What would a Springbok team announcement be without controversy? Since the end of isolation, all that has really changed is the greater focus upon representivity.
In 2004, the public is bemused by the inclusion of Boland wing Jongi Nokwe in Jake White’s squad of 33. In 1992, it was Botha Rossouw, a back-row forward from Western Transvaal.
John Williams pulled Rossouw out of the hat for the first post-isolation tour to France and England in 1992. Thanks to this sudden celebrity, Rossouw was able to leave Die Mielieboere (the quaint name by which Western Transvaal were known in those far-off days) and played for, among others, the Blue Bulls. Which brings us to the crux of the argument against the composition of White’s tourists: there aren’t enough Bulls among them.
In days gone by such an oversight would have been dealt with by the South African Rugby Football Union (Sarfu) president well before the fourth estate got to peek at the list of names. In June 1994, for instance, Louis Luyt interrupted his reading of the list of Springboks to tour New Zealand and left the room.

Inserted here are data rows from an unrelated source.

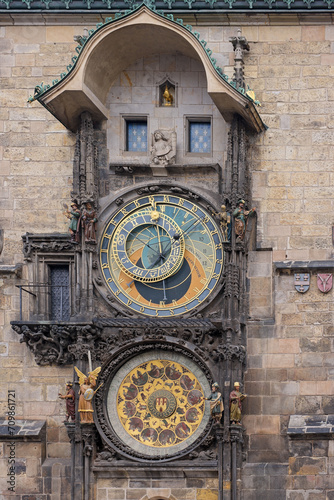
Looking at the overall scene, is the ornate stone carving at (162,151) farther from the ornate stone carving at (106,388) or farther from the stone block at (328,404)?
the stone block at (328,404)

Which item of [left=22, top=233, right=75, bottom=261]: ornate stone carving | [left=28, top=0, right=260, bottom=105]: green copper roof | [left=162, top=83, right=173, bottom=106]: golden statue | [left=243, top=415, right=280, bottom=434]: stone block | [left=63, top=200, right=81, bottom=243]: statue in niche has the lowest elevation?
[left=243, top=415, right=280, bottom=434]: stone block

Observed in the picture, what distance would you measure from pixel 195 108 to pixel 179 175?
1.00m

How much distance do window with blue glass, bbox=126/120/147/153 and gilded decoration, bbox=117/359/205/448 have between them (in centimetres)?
311

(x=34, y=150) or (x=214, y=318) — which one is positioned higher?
(x=34, y=150)

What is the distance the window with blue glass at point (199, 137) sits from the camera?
25.2 m

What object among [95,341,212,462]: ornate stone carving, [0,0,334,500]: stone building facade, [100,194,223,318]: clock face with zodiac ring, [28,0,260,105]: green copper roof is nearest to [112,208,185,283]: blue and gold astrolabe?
[100,194,223,318]: clock face with zodiac ring

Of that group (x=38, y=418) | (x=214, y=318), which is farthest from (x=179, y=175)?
(x=38, y=418)

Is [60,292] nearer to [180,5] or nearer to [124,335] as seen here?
[124,335]

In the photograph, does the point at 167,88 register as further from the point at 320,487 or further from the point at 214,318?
the point at 320,487

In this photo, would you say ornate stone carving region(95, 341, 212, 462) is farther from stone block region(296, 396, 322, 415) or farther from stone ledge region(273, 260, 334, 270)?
stone ledge region(273, 260, 334, 270)

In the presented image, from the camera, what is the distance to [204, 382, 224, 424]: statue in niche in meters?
24.0

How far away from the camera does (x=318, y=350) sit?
24625 millimetres

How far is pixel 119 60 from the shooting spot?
82.7ft

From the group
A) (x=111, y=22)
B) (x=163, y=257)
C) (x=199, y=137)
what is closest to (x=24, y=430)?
(x=163, y=257)
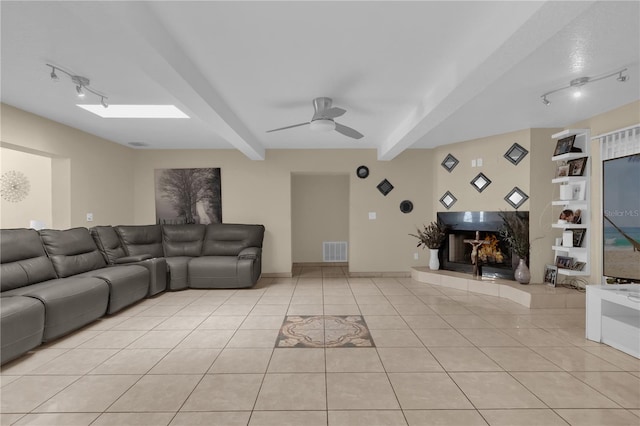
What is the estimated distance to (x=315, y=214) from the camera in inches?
300

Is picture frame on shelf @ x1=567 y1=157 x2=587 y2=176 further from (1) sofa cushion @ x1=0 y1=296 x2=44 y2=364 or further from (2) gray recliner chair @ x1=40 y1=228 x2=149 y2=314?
(1) sofa cushion @ x1=0 y1=296 x2=44 y2=364

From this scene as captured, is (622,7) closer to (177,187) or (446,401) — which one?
(446,401)

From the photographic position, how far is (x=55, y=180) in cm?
460

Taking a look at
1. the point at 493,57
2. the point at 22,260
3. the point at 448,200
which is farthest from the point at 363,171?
the point at 22,260

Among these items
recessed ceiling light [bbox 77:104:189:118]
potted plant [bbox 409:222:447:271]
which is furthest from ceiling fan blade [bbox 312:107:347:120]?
potted plant [bbox 409:222:447:271]

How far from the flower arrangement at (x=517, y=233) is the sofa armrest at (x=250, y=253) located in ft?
13.2

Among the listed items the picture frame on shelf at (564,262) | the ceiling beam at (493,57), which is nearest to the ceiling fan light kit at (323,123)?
the ceiling beam at (493,57)

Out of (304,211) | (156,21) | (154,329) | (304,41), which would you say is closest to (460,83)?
(304,41)

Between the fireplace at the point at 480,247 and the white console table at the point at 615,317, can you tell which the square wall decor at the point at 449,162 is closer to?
the fireplace at the point at 480,247

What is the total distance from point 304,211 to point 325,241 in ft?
2.94

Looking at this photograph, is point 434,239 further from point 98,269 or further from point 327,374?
point 98,269

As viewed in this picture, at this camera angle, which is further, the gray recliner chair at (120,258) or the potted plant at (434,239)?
the potted plant at (434,239)

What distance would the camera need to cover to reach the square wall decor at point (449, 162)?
224 inches

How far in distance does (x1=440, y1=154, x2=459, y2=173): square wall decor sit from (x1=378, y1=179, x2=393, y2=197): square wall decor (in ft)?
3.46
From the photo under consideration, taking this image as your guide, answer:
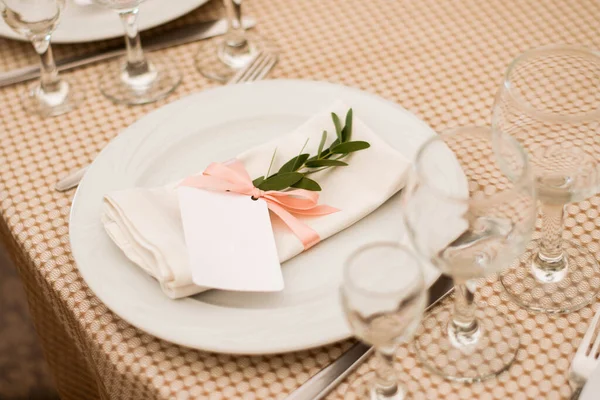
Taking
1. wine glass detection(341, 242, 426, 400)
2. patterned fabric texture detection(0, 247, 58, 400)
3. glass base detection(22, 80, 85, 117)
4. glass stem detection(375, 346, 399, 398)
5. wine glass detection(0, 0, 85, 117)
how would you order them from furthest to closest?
patterned fabric texture detection(0, 247, 58, 400) < glass base detection(22, 80, 85, 117) < wine glass detection(0, 0, 85, 117) < glass stem detection(375, 346, 399, 398) < wine glass detection(341, 242, 426, 400)

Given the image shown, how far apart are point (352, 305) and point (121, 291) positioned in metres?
0.30

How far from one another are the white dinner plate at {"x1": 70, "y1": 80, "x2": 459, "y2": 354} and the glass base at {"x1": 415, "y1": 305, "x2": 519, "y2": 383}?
5cm

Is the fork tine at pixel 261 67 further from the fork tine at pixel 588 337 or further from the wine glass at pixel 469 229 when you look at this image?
the fork tine at pixel 588 337

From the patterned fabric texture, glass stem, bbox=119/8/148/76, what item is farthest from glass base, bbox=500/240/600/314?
the patterned fabric texture

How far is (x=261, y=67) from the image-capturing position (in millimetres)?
1249

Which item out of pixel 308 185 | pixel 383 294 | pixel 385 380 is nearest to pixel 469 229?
pixel 383 294

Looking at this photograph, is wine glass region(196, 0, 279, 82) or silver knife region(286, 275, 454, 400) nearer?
silver knife region(286, 275, 454, 400)

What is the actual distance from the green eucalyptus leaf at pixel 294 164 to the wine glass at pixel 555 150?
24cm

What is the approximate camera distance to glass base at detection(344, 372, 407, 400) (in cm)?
83

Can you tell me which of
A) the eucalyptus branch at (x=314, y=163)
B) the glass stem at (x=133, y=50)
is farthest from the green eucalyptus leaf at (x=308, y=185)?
the glass stem at (x=133, y=50)

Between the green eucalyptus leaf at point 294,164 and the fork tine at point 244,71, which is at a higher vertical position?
the green eucalyptus leaf at point 294,164

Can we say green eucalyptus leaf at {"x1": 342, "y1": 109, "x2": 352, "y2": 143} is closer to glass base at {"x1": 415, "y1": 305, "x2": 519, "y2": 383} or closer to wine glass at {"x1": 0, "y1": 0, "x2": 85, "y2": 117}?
glass base at {"x1": 415, "y1": 305, "x2": 519, "y2": 383}

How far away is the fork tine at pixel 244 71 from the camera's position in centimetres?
122

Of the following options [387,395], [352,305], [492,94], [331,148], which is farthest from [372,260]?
[492,94]
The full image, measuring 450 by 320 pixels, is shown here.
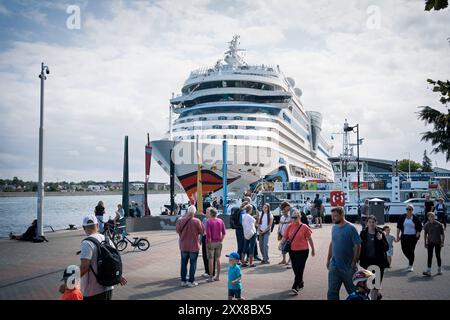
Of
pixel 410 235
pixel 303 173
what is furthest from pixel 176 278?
pixel 303 173

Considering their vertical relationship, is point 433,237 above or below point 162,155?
below

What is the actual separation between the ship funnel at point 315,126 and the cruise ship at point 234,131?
37.5 feet

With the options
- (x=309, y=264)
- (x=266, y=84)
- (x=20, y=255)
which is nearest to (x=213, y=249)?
(x=309, y=264)

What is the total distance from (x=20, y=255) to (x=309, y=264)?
8469 mm

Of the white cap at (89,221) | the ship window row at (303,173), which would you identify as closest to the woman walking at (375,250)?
the white cap at (89,221)

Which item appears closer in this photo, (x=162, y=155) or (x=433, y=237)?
(x=433, y=237)

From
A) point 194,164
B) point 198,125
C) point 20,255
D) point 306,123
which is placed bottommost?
point 20,255

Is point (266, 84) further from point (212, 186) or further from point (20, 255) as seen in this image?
point (20, 255)

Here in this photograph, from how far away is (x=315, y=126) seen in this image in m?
62.5

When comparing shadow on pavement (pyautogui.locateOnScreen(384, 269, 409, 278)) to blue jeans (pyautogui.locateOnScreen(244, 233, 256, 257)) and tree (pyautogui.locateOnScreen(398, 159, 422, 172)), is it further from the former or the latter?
tree (pyautogui.locateOnScreen(398, 159, 422, 172))

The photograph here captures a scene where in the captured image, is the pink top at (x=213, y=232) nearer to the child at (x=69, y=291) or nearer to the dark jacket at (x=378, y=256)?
the dark jacket at (x=378, y=256)

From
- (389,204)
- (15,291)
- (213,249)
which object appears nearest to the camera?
(15,291)

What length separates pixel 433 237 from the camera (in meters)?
9.59

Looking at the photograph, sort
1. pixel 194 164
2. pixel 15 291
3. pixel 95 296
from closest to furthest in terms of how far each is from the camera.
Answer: pixel 95 296 → pixel 15 291 → pixel 194 164
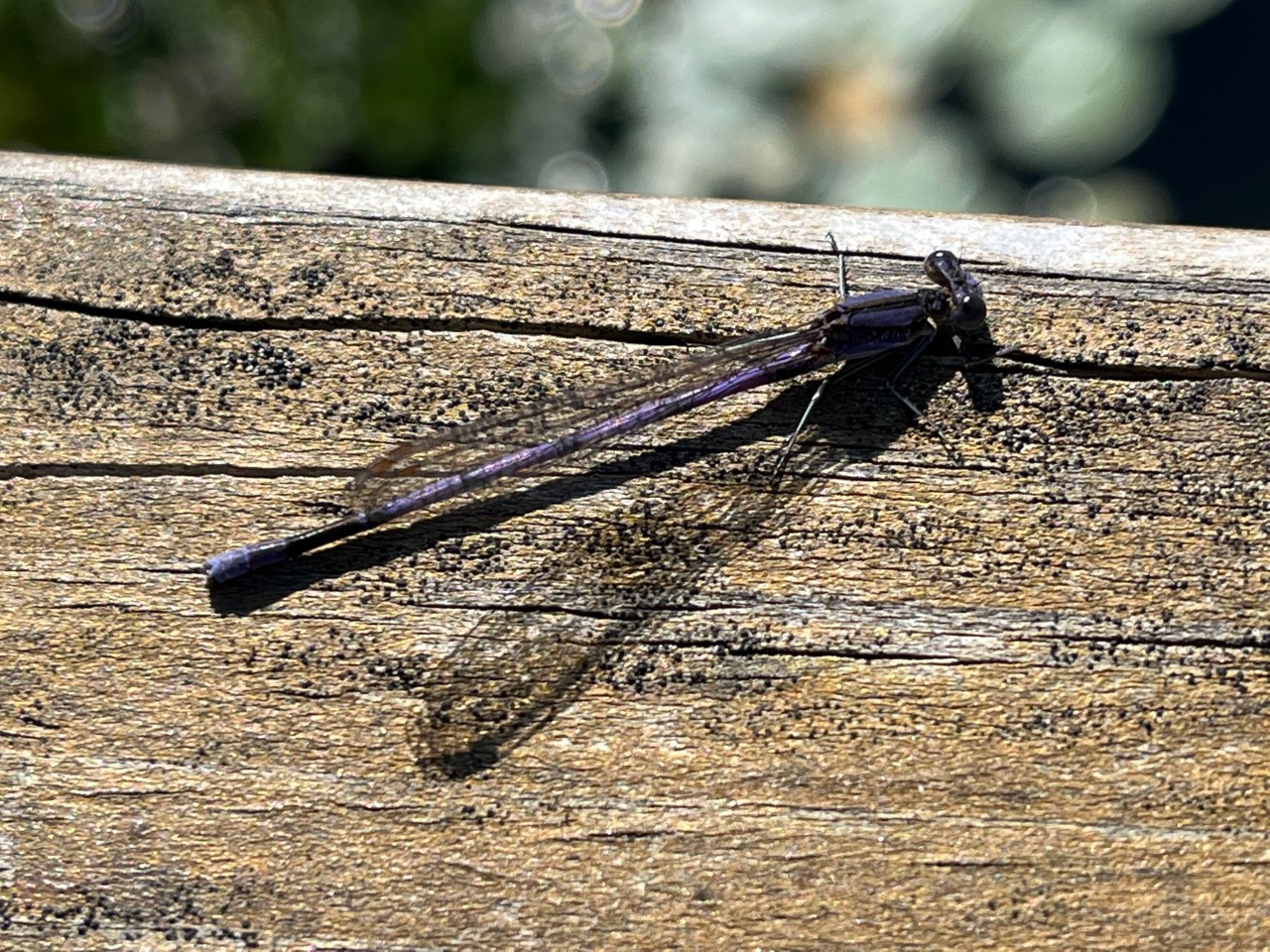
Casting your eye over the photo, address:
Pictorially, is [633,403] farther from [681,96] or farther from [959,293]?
[681,96]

When he arrived back to complete the announcement, Lance Sherrell, the much-travelled flyhalf who at that stage was turning out for Northern Transvaal, had replaced the name of Joel Stransky on the list. Springbok coach, Ian McIntosh, was mortified, but Luyt had other loyalties, one of which was to Northerns president Hentie Serfontein. There weren’t enough players of a blue hue in the squad, so Stransky had to go.
Two years later the newly appointed Springbok coach André Markgraaff refused to appear in front of the cameras at Kings Park to announce the shocking truth to the watching public and so it fell to your correspondent. World Cup-winning captain Francois Pienaar was no longer good enough to play Test rugby and had been replaced in the tour squad by Theo Oosthuizen.
The fact that, at 32, Oosthuizen was three years older than Pienaar and that during a decade in the game had never come close to being capped by his country mattered not one whit. What counted was that he was a) not Pienaar and b) a valued member of Markgraaff’s beloved Griquas.
So astonishing was this particular selection that the media guide printed for the tour could not find a picture of Oosthuizen in rugby kit at short notice. So he sits for posterity behind his office desk, wearing a business suit, holding a pen and squinting in owlish bewilderment behind a pair of John Lennon glasses. Less than a year later, he retired from rugby.
Alongside the above examples of selectorial nonsense, White’s inclusion of Nokwe, Tim Dlulane and Solly Tyibilika do not raise anything more than a mild burp on the Richter scale. Indeed, had any or all of the above been white Afrikaners few reporters would even have raised an eyebrow.
In fact, had the same trio been based in Pretoria, White might even have been praised for his ability to blend transformation with achievement. Instead, he and his fellow selectors (among them the great survivor, Markgraaff) have been pilloried for announcing a squad of 33, fully one-third of which consists of players of colour.
Edmund Blackadder’s response to the contumely of the press might have been along the lines of, ‘For you, Baldric, the Renaissance was just something that happened to other people.†White’s response was more confrontational, which is something he may have to tone down if he is to remain in his job until his contract expires at the conclusion of the 2007 World Cup.
In short, he told the Bulls management, via the media, that before they get their noses out of joint over a couple of non-selections, they might first care to wrap the country’s best scrumhalf in cotton wool.
It is the prerogative of any coach in any sporting code to have around him people whose abilities he trusts. In retrospect, there was no great mystery to some of White’s more mercurial selections this year. He simply went back to players he knew from his days as national under-21 coach.
So, White’s selections are as one-eyed as everyone else who has held his job. The only difference is that they are based upon ability rather than provincial allegiance. As the instigator of one of the greatest comebacks since Lazarus, White deserves some deference.
He also needs to justify some of the odder selections with performances on the park. After all, Rossouw, Oosthuizen and Sherrell made three ‘Bok tours between them, played in a total of 12 games and never got anywhere near representing South Africa in a Test match. The moral of this story is a simple one: political selections, like the truth, will find you out.